I love cats. When I was a boy in the 1950s, we cared for half a dozen barn cats on our family farm and I squirted milk into their open mouths straight from the cow. The SPCA of Hancock County’s care of rescued cats from Georgia (Feb. 25) is admirable. But consider this: 

In 1947, when the invention of kitty litter made keeping cats indoors feasible odor-wise (their urine is noxious), there were an estimated four million housecats in this country. In 1985, the year cats passed dogs as America’s favorite pet, there were 48 million. Today, there are an estimated 95 million keep cats and, researchers believe, the same number of feral cats (they are as easy to throw away as last year’s fashion accessories).
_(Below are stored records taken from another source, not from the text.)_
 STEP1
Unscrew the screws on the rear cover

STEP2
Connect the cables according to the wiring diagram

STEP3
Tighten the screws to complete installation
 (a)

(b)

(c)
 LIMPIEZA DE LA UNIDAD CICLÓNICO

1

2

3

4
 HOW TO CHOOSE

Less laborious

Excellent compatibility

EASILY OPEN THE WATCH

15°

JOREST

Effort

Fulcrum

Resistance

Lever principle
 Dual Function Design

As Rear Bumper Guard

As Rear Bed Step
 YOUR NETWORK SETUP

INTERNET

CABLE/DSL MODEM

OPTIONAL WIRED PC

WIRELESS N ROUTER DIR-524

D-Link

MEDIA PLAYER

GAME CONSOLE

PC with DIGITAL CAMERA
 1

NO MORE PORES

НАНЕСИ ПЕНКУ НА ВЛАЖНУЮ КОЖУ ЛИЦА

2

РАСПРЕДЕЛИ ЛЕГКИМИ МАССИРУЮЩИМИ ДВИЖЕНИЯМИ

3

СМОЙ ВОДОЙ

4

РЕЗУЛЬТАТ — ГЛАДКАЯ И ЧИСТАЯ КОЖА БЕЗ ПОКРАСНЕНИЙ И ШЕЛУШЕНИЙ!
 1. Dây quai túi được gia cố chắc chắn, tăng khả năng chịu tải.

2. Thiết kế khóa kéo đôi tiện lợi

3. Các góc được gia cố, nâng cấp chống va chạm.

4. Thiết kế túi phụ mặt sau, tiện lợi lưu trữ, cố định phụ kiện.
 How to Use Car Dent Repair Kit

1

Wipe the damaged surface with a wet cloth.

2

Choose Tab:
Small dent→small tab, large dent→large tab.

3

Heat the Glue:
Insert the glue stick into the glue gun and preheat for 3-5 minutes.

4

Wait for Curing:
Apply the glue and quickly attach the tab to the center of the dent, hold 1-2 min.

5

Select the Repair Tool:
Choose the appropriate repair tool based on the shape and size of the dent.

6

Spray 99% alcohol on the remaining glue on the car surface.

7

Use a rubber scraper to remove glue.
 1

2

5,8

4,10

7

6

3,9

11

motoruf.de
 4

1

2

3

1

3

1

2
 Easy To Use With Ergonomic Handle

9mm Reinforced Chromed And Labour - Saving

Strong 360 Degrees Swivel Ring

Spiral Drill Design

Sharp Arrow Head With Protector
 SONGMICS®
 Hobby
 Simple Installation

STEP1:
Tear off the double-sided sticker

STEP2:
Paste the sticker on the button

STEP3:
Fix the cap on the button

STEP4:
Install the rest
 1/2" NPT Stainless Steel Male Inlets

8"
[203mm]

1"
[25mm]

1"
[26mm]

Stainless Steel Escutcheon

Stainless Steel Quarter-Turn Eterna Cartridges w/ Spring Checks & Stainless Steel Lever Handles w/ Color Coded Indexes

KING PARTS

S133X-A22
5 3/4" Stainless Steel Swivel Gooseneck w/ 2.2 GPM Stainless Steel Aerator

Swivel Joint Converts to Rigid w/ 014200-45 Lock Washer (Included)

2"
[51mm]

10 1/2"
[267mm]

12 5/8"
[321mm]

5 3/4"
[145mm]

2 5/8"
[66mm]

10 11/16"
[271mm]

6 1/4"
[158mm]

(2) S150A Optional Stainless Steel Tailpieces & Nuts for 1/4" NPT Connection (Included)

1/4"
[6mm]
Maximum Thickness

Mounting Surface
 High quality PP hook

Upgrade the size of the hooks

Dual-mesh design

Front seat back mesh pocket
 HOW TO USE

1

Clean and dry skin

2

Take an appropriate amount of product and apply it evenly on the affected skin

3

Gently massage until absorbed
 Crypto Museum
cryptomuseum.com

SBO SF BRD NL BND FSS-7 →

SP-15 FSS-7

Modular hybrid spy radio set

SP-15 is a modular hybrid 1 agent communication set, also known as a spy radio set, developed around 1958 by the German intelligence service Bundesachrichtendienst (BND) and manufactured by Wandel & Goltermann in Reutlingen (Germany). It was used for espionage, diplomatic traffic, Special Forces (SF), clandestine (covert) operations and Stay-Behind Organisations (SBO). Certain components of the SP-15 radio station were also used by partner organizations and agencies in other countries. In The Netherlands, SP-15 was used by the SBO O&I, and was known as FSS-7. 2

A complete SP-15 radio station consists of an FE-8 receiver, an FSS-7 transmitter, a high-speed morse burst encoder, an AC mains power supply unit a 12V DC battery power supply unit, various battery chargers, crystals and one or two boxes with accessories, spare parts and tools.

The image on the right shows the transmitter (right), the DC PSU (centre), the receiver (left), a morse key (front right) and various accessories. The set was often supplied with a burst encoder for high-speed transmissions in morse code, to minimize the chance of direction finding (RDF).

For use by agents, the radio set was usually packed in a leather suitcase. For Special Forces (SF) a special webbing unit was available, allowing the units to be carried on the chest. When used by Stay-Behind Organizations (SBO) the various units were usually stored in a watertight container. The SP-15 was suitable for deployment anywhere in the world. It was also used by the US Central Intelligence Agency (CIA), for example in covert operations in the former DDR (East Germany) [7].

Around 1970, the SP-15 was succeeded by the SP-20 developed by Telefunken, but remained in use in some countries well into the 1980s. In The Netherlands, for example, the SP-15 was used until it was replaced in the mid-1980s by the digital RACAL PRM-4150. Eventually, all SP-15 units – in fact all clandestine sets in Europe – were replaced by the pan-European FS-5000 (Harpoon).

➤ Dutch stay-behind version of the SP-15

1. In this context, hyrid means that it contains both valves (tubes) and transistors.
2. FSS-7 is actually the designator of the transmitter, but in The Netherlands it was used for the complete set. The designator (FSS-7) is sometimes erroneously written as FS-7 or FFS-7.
That is a total of 190 million of this invasive midsized North African predator on the landscape at any one time – more than all the cattle, hogs, sheep, goats and horses COMBINED. 

Cats allowed to roam outdoors prey on all sorts of small animals and birds, which drive bird lovers to distraction. Cats hunt with their ears. They have some 20 muscles in their external ears, which can swivel independently of one another. As I reported in my book, Nature Wars, Herbert L. Stoddard published in 1931 a landmark treatise on bobwhite quail in the Red Hills of George and Florida. Because bobwhites lay eggs in ground nests, predators, including opossums, armadillos and raccoons, feast on those eggs. But not cats. Instead, cats wait until they hear baby chicks pecking out of their shells and then arrived to devour them at first chirp. 

We can only hope that Hancock’s new Georgia cats are keep happy, healthy and indoors.